Web Content Integration Options
The Knowledge Management system offers several methods to integrate web-based content:
1. Web Crawler
The web crawler automatically discovers and imports content from specified websites, following links to create a comprehensive knowledge base.
2. URL Import
Import specific web pages or articles by providing their URLs directly.
3. RSS/Atom Feed Integration
Automatically import and sync content from blogs, news sites, and other sources that provide RSS or Atom feeds.
4. Browser Extension
Use the Knowledge Management browser extension to save web pages directly to your knowledge base while browsing.
Setting Up Web Crawler Integration
Prerequisites
- List of seed URLs to start crawling
- Domain whitelist to limit crawling scope
- Admin access to Knowledge Management system
Configuration Steps
- In the Knowledge Management admin panel, navigate to "External Repositories"
- Select "Add Repository" and choose "Web Crawler"
- Enter the following details:
- Connection Name (e.g., "Company Documentation")
- Seed URLs (starting points for crawling)
- Domain Whitelist (e.g., "company.com, docs.company.com")
- Crawl Depth (how many links deep to follow)
- Crawl Frequency (how often to check for updates)
- Content Selectors (CSS selectors to identify main content)
- Configure advanced settings:
- URL Patterns to Include/Exclude
- Content Type Filters
- Authentication (if needed for protected content)
- Click "Test Crawl" to verify the setup with a sample crawl
- Save the configuration
URL Import Configuration
For importing specific web pages:
- Go to "Content" > "Import" > "Web URL"
- Enter the URL to import
- Configure content extraction settings:
- Title Selector (CSS selector for page title)

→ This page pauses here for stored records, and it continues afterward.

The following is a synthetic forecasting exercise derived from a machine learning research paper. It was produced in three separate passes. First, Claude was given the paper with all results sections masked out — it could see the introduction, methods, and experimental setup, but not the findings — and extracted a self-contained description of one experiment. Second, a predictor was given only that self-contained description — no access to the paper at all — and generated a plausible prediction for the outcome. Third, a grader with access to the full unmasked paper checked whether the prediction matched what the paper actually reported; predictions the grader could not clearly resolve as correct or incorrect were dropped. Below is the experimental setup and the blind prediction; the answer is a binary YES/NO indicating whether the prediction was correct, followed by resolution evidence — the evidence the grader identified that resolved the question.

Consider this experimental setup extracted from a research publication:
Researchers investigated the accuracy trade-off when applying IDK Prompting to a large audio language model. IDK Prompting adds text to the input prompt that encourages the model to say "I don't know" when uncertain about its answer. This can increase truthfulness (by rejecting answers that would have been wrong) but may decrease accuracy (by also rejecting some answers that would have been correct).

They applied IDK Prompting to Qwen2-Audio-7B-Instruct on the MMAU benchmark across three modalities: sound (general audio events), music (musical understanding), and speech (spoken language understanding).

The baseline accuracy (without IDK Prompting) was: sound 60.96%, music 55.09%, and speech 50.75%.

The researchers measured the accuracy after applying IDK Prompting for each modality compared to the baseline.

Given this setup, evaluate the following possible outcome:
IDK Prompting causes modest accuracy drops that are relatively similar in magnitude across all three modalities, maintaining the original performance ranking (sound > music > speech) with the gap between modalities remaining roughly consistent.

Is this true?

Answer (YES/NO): NO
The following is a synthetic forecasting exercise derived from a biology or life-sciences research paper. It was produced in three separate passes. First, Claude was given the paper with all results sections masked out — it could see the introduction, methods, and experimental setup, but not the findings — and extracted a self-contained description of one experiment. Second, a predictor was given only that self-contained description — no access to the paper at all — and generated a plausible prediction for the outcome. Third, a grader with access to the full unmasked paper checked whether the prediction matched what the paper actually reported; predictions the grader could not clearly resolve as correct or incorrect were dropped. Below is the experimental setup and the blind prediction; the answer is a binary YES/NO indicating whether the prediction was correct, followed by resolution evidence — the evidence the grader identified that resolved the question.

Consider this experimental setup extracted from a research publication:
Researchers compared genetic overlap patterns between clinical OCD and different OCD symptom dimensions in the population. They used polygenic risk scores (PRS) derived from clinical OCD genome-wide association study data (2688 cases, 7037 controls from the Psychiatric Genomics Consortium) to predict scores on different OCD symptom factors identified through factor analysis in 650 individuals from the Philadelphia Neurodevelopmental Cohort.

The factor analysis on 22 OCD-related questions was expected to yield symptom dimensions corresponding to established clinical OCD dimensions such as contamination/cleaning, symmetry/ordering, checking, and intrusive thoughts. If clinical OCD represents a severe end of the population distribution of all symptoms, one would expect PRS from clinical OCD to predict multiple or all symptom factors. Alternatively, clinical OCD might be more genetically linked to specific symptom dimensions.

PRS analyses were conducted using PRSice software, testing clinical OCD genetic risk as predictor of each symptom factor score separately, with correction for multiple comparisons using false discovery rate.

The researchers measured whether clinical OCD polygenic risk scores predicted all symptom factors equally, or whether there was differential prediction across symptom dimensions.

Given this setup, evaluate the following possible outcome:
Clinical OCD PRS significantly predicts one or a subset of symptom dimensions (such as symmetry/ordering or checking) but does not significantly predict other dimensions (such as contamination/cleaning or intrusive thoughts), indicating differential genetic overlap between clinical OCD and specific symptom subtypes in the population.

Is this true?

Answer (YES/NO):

- Content Selector (CSS selector for main content)
- Remove Elements (CSS selectors for ads, navigation, etc.)
- Preview the extracted content
- Assign categories, tags, and metadata
- Click "Import" to add the content to your knowledge base
RSS/Atom Feed Integration
For automatically importing content from feeds:
- Navigate to "External Repositories" > "Add Repository" > "RSS/Atom Feed"
- Enter the feed URL
- Configure import settings:
- Update Frequency
- Content Handling (full content or summaries)
- Category Mapping
- Author Attribution
- Set up content filtering rules (optional)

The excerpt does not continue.